Buying and holding a portfolio made of 60% of equities and 40% of bonds was the magic recipe in the past decade to benefit from long-term growth while reducing risk through diversification.
However, both asset classes fell together last year, which means that bonds did not fulfil their defensive function.
As a result, the 60/40 portfolio has been put into question in recent times, with Vanguard and BlackRock disagreeing on the viability of this model going forward.
Other asset management houses are also reassessing the merits of the 60/40 portfolio too.
David Hollis, the upcoming manager of the Artemis Strategic Assets fund, is among those who think the heyday of the 60/40 portfolio is over.
He said: “We're transitioning out of a period in multi-asset investing where whatever you bought generally delivered a positive absolute return and clients were relatively happy.”
Following the global financial crisis in the late 2000’s, markets have experienced a long period of quantitative easing and low monetary policy, which have supported the growth of both assets.
Hollis said: “I believe there is a behavioural bias within independent central banks not to raise interest rates sufficiently to cause zombie companies to actually default, which is the clean out we need. Every time the market has fallen, there has been interventions from the central banks through buying securities or fiscal stimulus.
“We've now reached a point where the market is not very happy with additional central bank balance sheet expansion. Fiscally, most governments have run out of ammunition. Their debt-to-GDP ratios are relatively high and that usually goes hand in hand with lower growth going forward.”
While this environment favoured the strategy of buying and holding a mix of both assets, Hollis said that assets are less likely to move higher together going forward. Instead, the focus should be on risk and more specifically drawdown.
He added that it will also be important to be able to trade dynamically in a more volatile environment with higher inflation and average interest rates.
Hollis joined Artemis Fund Managers in October 2022 and is replacing Kartik Kumar as lead manager of the Strategic Assets fund.
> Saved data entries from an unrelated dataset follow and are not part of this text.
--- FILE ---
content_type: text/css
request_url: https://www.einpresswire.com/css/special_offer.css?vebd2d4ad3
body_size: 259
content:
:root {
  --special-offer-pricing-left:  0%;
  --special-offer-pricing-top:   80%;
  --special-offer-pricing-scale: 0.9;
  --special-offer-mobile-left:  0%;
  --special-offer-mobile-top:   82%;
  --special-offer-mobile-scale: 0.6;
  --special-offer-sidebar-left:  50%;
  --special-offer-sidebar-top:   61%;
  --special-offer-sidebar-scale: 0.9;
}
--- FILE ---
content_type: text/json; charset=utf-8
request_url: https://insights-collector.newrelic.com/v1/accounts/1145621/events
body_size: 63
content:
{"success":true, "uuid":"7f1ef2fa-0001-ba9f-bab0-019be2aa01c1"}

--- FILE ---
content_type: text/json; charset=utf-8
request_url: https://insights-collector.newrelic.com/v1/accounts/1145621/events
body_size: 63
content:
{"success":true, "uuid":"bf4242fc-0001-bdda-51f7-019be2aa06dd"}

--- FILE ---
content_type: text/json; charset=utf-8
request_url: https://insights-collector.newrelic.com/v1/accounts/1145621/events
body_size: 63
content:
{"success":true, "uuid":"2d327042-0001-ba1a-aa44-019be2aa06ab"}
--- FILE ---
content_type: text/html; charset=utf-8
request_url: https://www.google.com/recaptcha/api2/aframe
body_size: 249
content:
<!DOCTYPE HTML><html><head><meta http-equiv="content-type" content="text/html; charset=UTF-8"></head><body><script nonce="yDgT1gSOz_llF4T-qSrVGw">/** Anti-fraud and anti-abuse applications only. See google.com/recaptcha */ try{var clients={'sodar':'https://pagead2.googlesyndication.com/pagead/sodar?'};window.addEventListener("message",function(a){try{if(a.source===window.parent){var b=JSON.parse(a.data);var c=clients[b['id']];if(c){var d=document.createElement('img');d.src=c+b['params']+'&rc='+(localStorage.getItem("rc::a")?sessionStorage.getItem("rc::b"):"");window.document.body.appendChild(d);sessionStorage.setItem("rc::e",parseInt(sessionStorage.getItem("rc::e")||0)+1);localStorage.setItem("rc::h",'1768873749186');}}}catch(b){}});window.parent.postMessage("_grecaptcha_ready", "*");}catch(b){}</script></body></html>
Performance of fund vs sector and benchmark over 10 yrs
Source: FE Analytics
Over 10 years, the fund has underperformed both its benchmark and the IA Flexible Investment sector, but it has been the best performing fund in the sector over one year and has remained in the top quartile since then.
The fund will continue to trade in all developed markets and extend its investments into liquid emerging market equity and bond indices, with at least 80% of the fund invested in relative value trade.
With a new manager at the helm, the fund will, however, adopt a new strategy.
Hollis said: “The new strategy will continue to target capital growth of more than CPI + 3% over five years, but with a lower realised level of volatility and a higher focus on overall capital preservation, with the aim of giving the investor a more stable return experience.”